III. UNE PROPOSITION DE LOI QUI ORGANISE LE RETOUR DES ATOLLS DE MORUROA ET DE FANGATAUFA AU SEIN DE LA POLYNÉSIE FRANÇAISE

A. LE STATUT JURIDIQUE DES ATOLLS ET LES CONDITIONS D'UNE RÉTROCESSION

En 1964, les deux atolls ont reçu la qualité de terrain militaire. Un arrêté du 1 er août 1980 a classé en « zone protégée de défense nationale » 16 ( * ) la partie terrestre des atolls ainsi que la totalité des lagons. Le code pénal punit de six mois d'emprisonnement et de 7500 euros d'amende le fait de s'introduire sans autorisation dans ces zones.

Les anciens sites d'expérimentations nucléaires du Pacifique ont le statut d'installations nucléaires intéressant la défense (INID) , dont le statut est défini par le code de la défense 17 ( * ) .

En particulier, ces installations ne sont pas soumises aux dispositions de la loi du 13 juin 2006 relative à la transparence et à la sécurité en matière nucléaire 18 ( * ) . Elles sont donc dispensées des régimes d'autorisation ou de déclaration prévus par le code de l'environnement (articles L. 214-1 et suivants) et le code de la santé publique (articles L. 1333-4 et suivants).

La délibération de 1964 de l'Assemblée territoriale de la Polynésie française (voir texte intégral supra ) prévoit la rétrocession du territoire des deux atolls au terme des activités du CEP « dans l'état où ils se trouveront à cette époque, sans dédommagement ni réparation d'aucune sorte de la part de l'État ».

Comme le faisait observer notre collègue député Christian Bataille en 1996, dans son rapport précité fait au nom de l'Office parlementaire des choix scientifiques et technologiques (OPECST) sur la gestion des déchets nucléaires, cette cession est une « procédure peut-être légale dans la forme mais quelque peu douteuse quant au fond ».

Une application à la lettre des termes de cette délibération aurait en effet pu conduire l'État à remettre les deux atolls à la Polynésie française en laissant les Polynésiens s'occuper des déchets nucléaires et de l'ensemble des conséquences environnementales des essais.

Ce n'est bien entendu pas le choix fait par l'État, qui assume le suivi des conséquences environnementales des essais. Il est indispensable, en cas de retour des deux atolls à la Polynésie, que l'État conserve la charge de traiter les conséquences des essais nucléaires .

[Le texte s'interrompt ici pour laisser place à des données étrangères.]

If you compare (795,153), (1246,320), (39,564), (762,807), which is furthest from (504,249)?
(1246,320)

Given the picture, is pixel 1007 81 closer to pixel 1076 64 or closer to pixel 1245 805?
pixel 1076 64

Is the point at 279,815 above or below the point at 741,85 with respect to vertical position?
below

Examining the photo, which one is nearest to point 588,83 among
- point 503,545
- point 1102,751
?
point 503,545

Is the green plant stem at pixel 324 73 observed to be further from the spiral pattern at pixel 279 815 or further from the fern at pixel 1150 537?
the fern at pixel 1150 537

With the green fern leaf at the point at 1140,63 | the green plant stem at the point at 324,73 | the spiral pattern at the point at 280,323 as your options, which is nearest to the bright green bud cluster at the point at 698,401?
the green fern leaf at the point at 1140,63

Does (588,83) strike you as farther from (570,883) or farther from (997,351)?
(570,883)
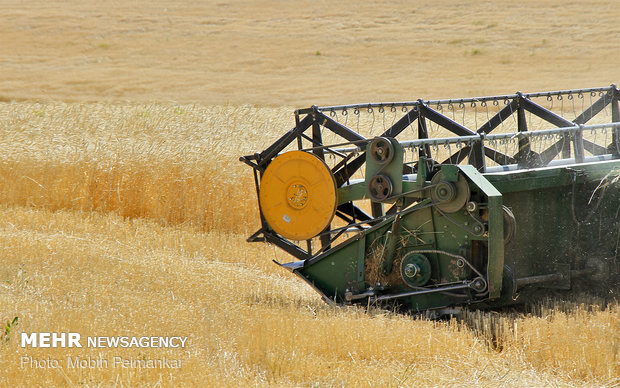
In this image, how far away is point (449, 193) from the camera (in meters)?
6.21

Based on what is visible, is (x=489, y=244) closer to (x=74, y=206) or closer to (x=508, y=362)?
(x=508, y=362)

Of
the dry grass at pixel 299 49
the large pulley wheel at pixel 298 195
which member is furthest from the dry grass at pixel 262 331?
the dry grass at pixel 299 49

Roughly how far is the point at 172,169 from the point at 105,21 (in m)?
33.9

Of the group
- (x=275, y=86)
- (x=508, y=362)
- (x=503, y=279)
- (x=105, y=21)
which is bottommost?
(x=508, y=362)

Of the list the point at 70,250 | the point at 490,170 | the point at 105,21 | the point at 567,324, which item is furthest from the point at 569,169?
the point at 105,21

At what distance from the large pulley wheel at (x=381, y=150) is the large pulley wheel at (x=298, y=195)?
1.51 feet

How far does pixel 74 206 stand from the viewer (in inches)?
439

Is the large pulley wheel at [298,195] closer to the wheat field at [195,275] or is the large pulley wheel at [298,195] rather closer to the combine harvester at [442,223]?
the combine harvester at [442,223]

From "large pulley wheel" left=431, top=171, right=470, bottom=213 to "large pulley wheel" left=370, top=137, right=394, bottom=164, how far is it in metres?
0.45

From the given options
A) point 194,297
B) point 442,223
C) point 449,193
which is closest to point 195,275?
point 194,297

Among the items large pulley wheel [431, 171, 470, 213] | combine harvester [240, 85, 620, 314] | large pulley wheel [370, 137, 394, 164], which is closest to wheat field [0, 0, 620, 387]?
combine harvester [240, 85, 620, 314]

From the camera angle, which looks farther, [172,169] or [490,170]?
[172,169]

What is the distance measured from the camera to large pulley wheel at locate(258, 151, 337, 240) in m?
6.88

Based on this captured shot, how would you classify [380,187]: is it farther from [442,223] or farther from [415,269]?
[415,269]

B. LE CONTENU DE LA PROPOSITION DE LOI

L' article premier prévoit la rétrocession des atolls de Morurua et de Fangataufa au domaine public de la Polynésie française à compter du 1 er janvier 2014. Il dispose que l'État poursuivra la réhabilitation environnementale ainsi que la surveillance radiologique et géomécanique des deux atolls.

L' article 2 interdit toute activité de recherche à des fins militaires sur ces deux atolls, toute infraction étant punie de quinze années de détention criminelle et de 300 000 euros d'amende.

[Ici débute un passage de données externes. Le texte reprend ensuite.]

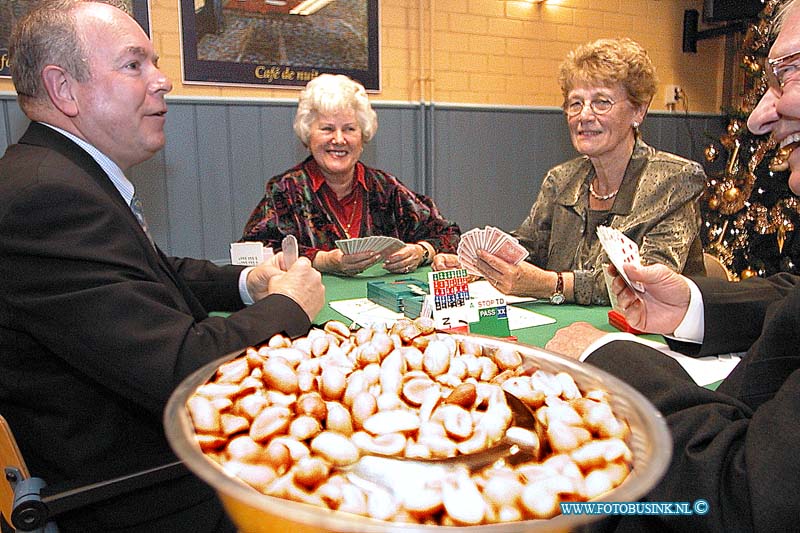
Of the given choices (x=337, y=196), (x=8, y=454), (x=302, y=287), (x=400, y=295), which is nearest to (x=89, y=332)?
(x=8, y=454)

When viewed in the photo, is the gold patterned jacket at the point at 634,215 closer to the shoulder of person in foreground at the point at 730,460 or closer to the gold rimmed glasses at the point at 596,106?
the gold rimmed glasses at the point at 596,106

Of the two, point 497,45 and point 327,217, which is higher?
point 497,45

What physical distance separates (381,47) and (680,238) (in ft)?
9.83

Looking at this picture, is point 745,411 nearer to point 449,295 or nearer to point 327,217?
point 449,295

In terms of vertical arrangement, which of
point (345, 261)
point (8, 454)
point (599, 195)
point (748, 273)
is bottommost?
point (748, 273)

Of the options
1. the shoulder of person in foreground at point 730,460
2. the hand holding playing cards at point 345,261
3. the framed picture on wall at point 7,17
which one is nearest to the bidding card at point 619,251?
the shoulder of person in foreground at point 730,460

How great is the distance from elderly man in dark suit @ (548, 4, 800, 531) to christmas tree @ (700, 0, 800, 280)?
3.59m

L' article 3 précise que le dispositif de surveillance radiologique et géomécanique de ces deux atolls est assuré par l'État en coopération avec la Polynésie française et les quatre communes environnantes.

L' article 4 prévoit l'intégration des risques environnementaux dans les plans de prévention des risques majeurs en Polynésie française, en coopération avec la Polynésie française et les quatre communes environnantes.

L' article 5 crée une commission nationale de suivi des essais nucléaires, placée auprès du Premier ministre. Sont représentés dans cette commission :

- les ministres chargés de la défense, de la santé et de l'environnement ;

- le président du gouvernement de la Polynésie française ;

- le président de l'Assemblée de la Polynésie française ;

- deux députés et deux sénateurs de la Polynésie française ;

- les maires des quatre communes environnantes.

- les associations représentatives des personnels civiles ou militaires en Polynésie française ;

- les associations de protection de l'environnement.

L' article 6 confie à la commission précitée le suivi des questions relatives à l'environnement des atolls de Moruroa et Fangataufa.

Cette commission assurera également le suivi de la présente loi, ainsi que le suivi des impacts et effets du réchauffement climatique sur la stabilité géomécanique et le relâchement de nucléides radioactifs dangereux.

L' article 7 prévoit un gage en indiquant que les dépenses de l'État résultant des dispositions de cette loi sont compensées par une majoration à due concurrence des droits de consommation sur le tabac.


* 16 Arrêté ministériel du 1er août 1980 portant classement « zones protégées de défense national », publié au Journal officiel de la Polynésie française du 30 septembre 1980, p. 996.

* 17 Articles R*1333-67 et suivants du code de la défense.

* 18 Voir la loi n° 2006-686 du 13 juin 2006 relative à la transparence et à la sécurité en matière nucléaire, article 2.